円すい型より自由度が低く感じる場合がある
円すい型は注ぎ方で味を大きく変えやすい器具です。ウェーブドリッパーは安定感がある反面、味の変化を大きくつけたい人には少し物足りないことがあります。

ウェーブドリッパーが向いている人
ウェーブドリッパーは、安定した味でコーヒーを淹れたい人や、ハンドドリップ初心者に向いています。すっきりした飲み口を作りやすい点も魅力です。
安定した味で淹れたい人
毎回コーヒーの味が変わってしまうと感じている人には使いやすいです。粉の層が安定しやすく、お湯が全体に広がりやすいため、味のぶれを抑えやすくなります。
ハンドドリップ初心者
基本レシピを守れば安定したコーヒーを淹れやすいため、ハンドドリップを始めたばかりの人にもおすすめしやすい器具です。
すっきりした味わいが好きな人
クリアで軽やかな味わいを作りやすいため、苦味が強すぎるコーヒーよりも、すっきり飲みやすいコーヒーが好きな人に向いています。

ウェーブドリッパーが向いていない人
ウェーブドリッパーは安定感のある器具ですが、すべての人に合うわけではありません。
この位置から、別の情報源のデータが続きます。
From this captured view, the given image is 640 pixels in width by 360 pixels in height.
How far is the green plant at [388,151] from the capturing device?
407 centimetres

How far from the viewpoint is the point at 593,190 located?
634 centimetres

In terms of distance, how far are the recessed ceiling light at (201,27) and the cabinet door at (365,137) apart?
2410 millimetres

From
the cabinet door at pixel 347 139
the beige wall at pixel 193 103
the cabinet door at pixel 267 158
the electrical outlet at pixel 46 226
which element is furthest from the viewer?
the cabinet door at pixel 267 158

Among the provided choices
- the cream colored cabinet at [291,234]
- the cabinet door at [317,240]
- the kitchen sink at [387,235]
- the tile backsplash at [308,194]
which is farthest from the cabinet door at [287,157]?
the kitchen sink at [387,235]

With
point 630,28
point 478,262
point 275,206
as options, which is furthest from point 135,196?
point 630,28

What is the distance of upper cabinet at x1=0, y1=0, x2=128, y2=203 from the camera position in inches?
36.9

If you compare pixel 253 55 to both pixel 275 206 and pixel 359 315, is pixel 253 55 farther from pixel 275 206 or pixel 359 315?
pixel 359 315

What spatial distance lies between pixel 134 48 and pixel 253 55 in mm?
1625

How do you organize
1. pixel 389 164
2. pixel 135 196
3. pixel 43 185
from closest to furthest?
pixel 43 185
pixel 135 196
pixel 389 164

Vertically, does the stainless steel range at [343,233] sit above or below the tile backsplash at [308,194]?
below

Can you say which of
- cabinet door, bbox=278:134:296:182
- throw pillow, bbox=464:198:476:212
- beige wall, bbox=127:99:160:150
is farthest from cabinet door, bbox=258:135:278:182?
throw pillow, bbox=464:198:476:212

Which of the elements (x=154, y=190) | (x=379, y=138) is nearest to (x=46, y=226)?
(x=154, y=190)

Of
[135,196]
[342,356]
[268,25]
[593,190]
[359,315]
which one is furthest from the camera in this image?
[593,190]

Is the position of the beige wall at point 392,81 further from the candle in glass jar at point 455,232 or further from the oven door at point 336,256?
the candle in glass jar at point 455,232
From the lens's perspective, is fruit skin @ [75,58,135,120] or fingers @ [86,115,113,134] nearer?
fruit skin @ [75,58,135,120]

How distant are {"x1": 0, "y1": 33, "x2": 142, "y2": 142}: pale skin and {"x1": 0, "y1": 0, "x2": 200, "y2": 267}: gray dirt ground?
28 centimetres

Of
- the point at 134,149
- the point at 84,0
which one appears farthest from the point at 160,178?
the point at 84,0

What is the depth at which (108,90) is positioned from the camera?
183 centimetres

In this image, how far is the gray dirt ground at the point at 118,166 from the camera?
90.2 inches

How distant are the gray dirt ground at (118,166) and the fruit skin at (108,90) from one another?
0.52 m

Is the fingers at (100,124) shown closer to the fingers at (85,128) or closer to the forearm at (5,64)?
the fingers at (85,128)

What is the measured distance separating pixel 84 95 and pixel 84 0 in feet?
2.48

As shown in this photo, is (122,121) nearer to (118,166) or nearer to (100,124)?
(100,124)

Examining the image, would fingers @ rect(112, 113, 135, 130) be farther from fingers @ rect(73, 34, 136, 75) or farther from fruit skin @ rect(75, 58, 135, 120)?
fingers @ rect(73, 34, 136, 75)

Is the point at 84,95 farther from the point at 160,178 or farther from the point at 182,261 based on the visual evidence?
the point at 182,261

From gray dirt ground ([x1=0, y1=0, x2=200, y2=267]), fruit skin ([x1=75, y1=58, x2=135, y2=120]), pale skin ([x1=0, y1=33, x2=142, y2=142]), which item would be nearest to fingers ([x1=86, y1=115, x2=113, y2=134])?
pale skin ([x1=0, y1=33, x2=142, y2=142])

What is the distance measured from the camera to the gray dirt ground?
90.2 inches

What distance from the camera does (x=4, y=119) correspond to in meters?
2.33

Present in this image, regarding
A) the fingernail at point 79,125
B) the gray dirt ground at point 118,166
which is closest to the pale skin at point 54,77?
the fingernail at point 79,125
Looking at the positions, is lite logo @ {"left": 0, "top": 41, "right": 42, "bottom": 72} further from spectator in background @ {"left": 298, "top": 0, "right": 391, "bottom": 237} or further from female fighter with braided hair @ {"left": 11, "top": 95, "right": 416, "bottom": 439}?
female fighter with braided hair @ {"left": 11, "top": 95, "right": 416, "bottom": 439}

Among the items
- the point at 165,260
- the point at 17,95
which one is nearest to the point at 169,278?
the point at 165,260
抽出を細かくコントロールしたい人や、濃厚な味を求める人には、ほかのドリッパーのほうが向いている場合もあります。
抽出を細かくコントロールしたい人
お湯の注ぎ方やスピードで味を大きく調整したい人には、少し穏やかに感じるかもしれません。構造上、味が安定しやすいぶん、急激な変化は出しにくい場合があります。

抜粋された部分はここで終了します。